### WRITTEN TASK A
Answer these from the CoreOS interview notes below:
(i) Which bucket does the text say you must pick the ball from?
(ii) What range of values does getStrength return?
(iii) Which command is the reader asked to test?

### QUOTED PASSAGE
CoreOS Interviews

I will describe some questions that I was asked.

1.) Given a list of negative and positive integers, group all the negative integers together and the positive on the opposite side, in place.

   int pos = 0;
   for (int i = 0; i < n; ++i) {
      if (array[i] < 0) {
         swap(&array[pos++], &array[i]);
      }
   }

2.) Implement strstr() with no libraries.

char *strstr(char *hay, char *need) {
   if (hay == (char *)0 || char == (char *)0)
      return (char *)0;
   int haysz = my_strlen(hay);
   int needsz = my_strlen(need);
   int j = 0;
   for (int i = 0; i < haysz - needsz; ++i) {
      for (j = 0; j < needsz; ++j)
         if (hay[i + j] != need[j])
            break;
      if (j == needsz)
         return &hay[i];
   }
   return (char *)0;  
}

3.) Given 3 buckets labeled B, W, and BW. The labels are wrong, choose a ball out of a bucket to correctly fix the labels. Which bucket must you choose from?
BW, because this will open up the possibilities by process of elimination.
For example, if the ball you choose from BW is white, then that bucket must be W, since it cannot be BW. Moving along, you look at the bucket labeled B, the only alternatives are W or BW. W was already chosen, so the bucket must be labeled BW. Looking at the last bucket labeled W, the only option is B, which satisfies the rules. (This logic works for the ball chosen from the BW bucket is black)

4.) Test the cp command.
Input, type of files, restrictions on non-valid files (i.e., they don't exist).

5.) Find the top six (6) frequencies from 1 - 100, that have the highest strength. You are given a function called int getStrength(int freq); and it will return a value from 1 - 10. 10 is the highest strength.

### WRITTEN TASK B
Pull out every line of the records that contains the string "smear".

### GIVEN INFORMATION
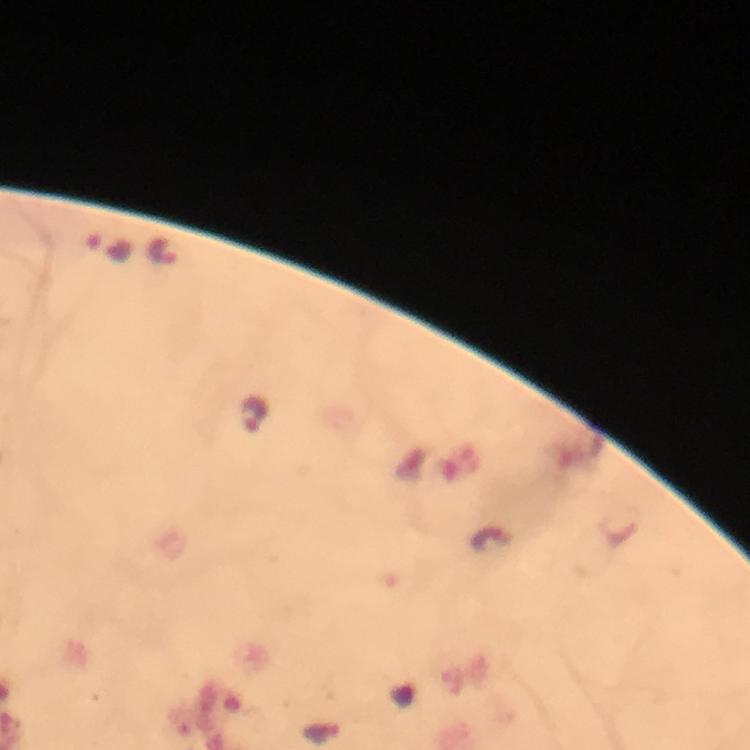

magnification = 100x
image size = 750×750 pixels
stain = Giemsa
context = from a malaria diagnostic workup
cropped from = a single field of view
immersion oil = applied
preparation = thick smear
Plasmodium parasite locations = approximate object centers, in pixels from the top-left corner: (x=108, y=246), (x=164, y=252), (x=255, y=413)
capture = smartphone mounted on the microscope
State which parasite is depicted.
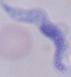

A trypanosome.

Summary:
  - Modality: micrograph
  - Magnification: 1000x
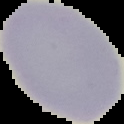
Summary:
  - Result: no malaria parasites detected
  - Preparation: thin blood smear
  - Image size: 124×124 pixels
  - Image type: segmented cell region with the area outside set to black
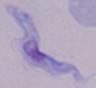
{
  "modality": "photomicrograph",
  "identification": "trypanosome",
  "magnification": "1000x"
}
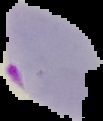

### CORRECT ANSWER A
(i) BW
(ii) 1 - 10, with 10 the highest strength
(iii) cp

### CORRECT ANSWER B
preparation = thick smear
  - Preparation: thin blood smear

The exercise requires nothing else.